19 Aralık 2017 00:15

Mihri belli

Mihri belli

Fotoğraf: Envato

Paylaş

Mihri Belli, Kurtuluş Savaşı’mızın hazırlığını yapan, sonra da desteğini sürdüren örgütlerden Trakya Müdafaa-i Hukuk Cemiyeti’nin kurucusu ve başkanı Hayreddin Belli’nin oğlu olarak 1916 yılında dünyaya gelmiş, 2011 yılında bu dünyadan ayrılmıştır. Ben onunla 1961 yılında tanıştım: Çocukluk arkadaşlarımdan futbol ve caz düşkünü Yüksel Tarı, Mihri Belli’nin eşi Sevim Tarı Belli’nin kardeşiydi. 1960 yılında ben Almanya’dan döndüğümde, Mihri Belli ile tanışmak için eski arkadaşım Yüksel Tarı’yı aradım ve ondan Belli’lerin İstanbul Göztepe’deki evinin adresini öğrenerek bir akşamüstü bu eve çıplak kafa gittim. Bu habersiz ziyaret, onlarda soru işaretleri yaratmış olabilirdi. Ancak babam Fazıl Say’ın Almanya’dan arkadaşı olan Reşad Fuad Baraner, benim bir görevli ya da kötü niyetli bir genç olamayacağım konusunda onlara bilgi verince sonraki görüşmelerimizde Mihri Belli ve eşinin hep sıcak konukseverliğiyle karşılaştım. O dönemde başlayan dostluklarımız yıllar içinde gelişti. Özellikle 1967 yılında yayımlamaya başladığımız haftalık Türk Solu dergisindeki işbirliğimiz dolayısıyla hemen her gün bir araya geliyorduk. Türk Solu’nun sahibi, bir zamanlar Akçadağ Köy Enstitüsü’nün kurucusu ve müdürü olan Şerif Tekben’di (1908-1983); sorumlu yazıişleri müdürlüğünü başlangıçta arkadaşımız Vahap Erdoğdu, daha sonra ben ve derginin yönetim yeri İstanbul’a taşınınca Bora Gözen üstlenmişti. Hemen ekleyeyim: Bora kardeşimiz, 1973 yılında Filistin’de MOSSAD’ın düzenlediği bir gece baskınında yedi arkadaşıyla birlikte öldürüldü.

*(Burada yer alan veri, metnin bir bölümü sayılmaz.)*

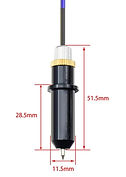 PEN HOLDER CREATION DIMENCIONES.jpg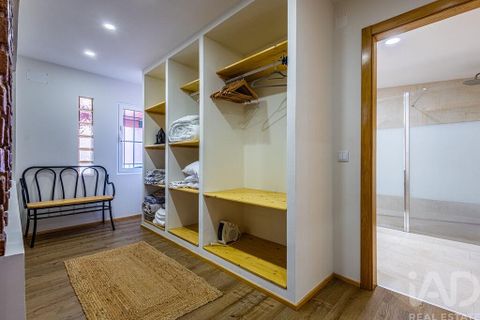Byhus i Cadaval, Lisbon, Cadaval - € 388.000 | Ref: 921034 - foto 26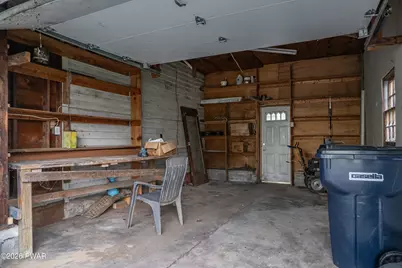 211 Avenue L, Matamoras, PA 18336 - Photo 21
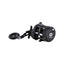 PENN RVLII20LW Rival II 20 Level Wind Conventional Reel [1639138]
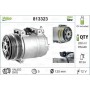 813323 VALEO Компресор кондиціонера
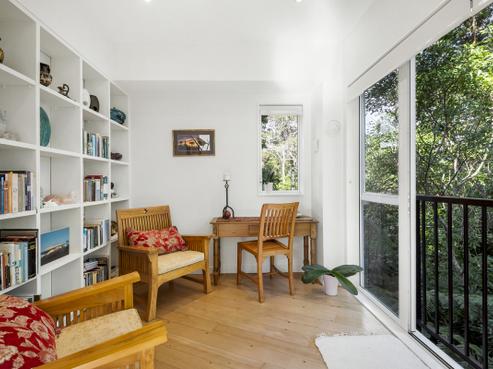 41 Gerontius Lane, Snells Beach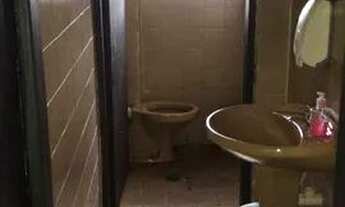 Imagem 5: Prédio, 300 m² - venda por R$ 580.000 ou aluguel por R$ 6.500/mês - Ferrazópolis - São Ber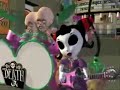 funny and stupid video of the death jr�s band making a cover of diskreet (infernal throne) fucking baller \m/ 

hope u have a good time seeing this video.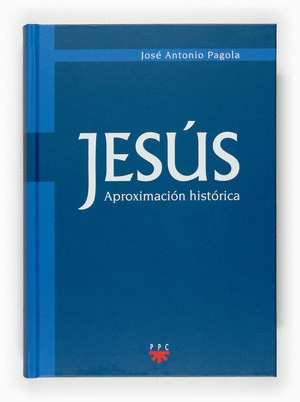 JESUS. APROXIMACION HISTORICA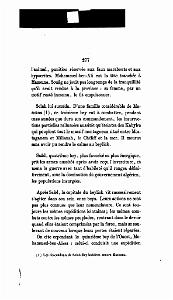 HISTOIRE D ORAN AVANT PENDANT APRES LA DOMINATION ESPAGNOLE D HENRI LEON FEY 1858_000292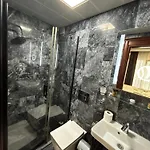 Basilissis Hotel Istanbul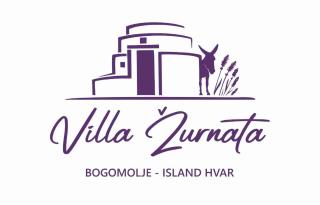Villa Žurnata - Bogomolje - 4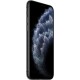 Apple iPhone 11 Pro Max 64Gb Space Grey (Серый космос) Dual Sim A2220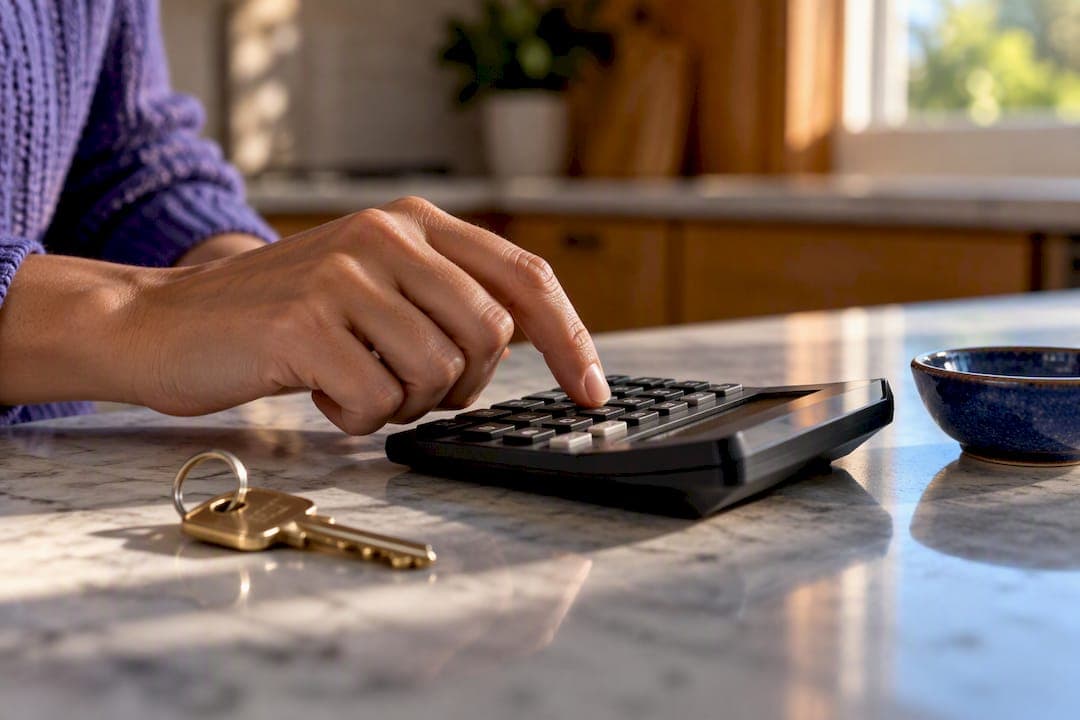 CFPB Rules Raise Interest Only Mortgage Costs for U.S. Buyers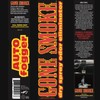 Gone Smoke Smoke n Odor Eliminator- Auto Fogger (3 oz)
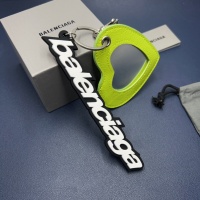 $39.00 USD Balenciaga Key Holder And Bag Buckle #1224011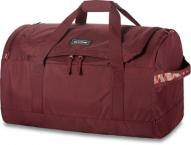 Dakine EQ DUFFLE 50L (portred)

Bu yazıda öncelikle şu gözlemimi belirtmek isterim: Ben hayatımda Mihri Belli kadar kendini “dâvâ”sına adamış bir insan tanımadım. Onun yaşam biçimi ve öncelikli düşüncesi, kendi deyişiyle “dâvâ”sıydı. Tanıştığımız 1961 yılında, “1951 Tevkifatı”nın son cezası olan sürgünden yeni dönmüştü. Ama sanki yedi yıllık bir hapis ve iki yıllık bir sürgün cezasından çıkmamış, başından olumsuz şeyler hiç geçmemiş gibi iyimserdi ve sanki hayata yeni atılan yirmi yaşındaki bir genç gibi dipdiriydi. Daha sonra uzun süreli olmayan birkaç tutuklama da ona olağanmış gibi gelmişti. Yaşam karşısındaki bu iyimserlikte onun hem eşi hem yoldaşı olan Dr. Sevim Belli’nin (doğ. 1925) payı olduğu açıktır. Çünkü yazar ve çevirmen Dr. Sevim Belli, yaşamın çeşitli olayları karşısında soğukkanlı davranan, iyimserliğini ve umudunu hiç yitirmeyen bir yaradılıştaydı. Sanıyorum onun bu desteği, Mihri Belli’nin doksan beş yıllık ömrünün de güvencesiydi. 

Bu iki sağlam ve aydınlık insanı hep saygıyla anarım.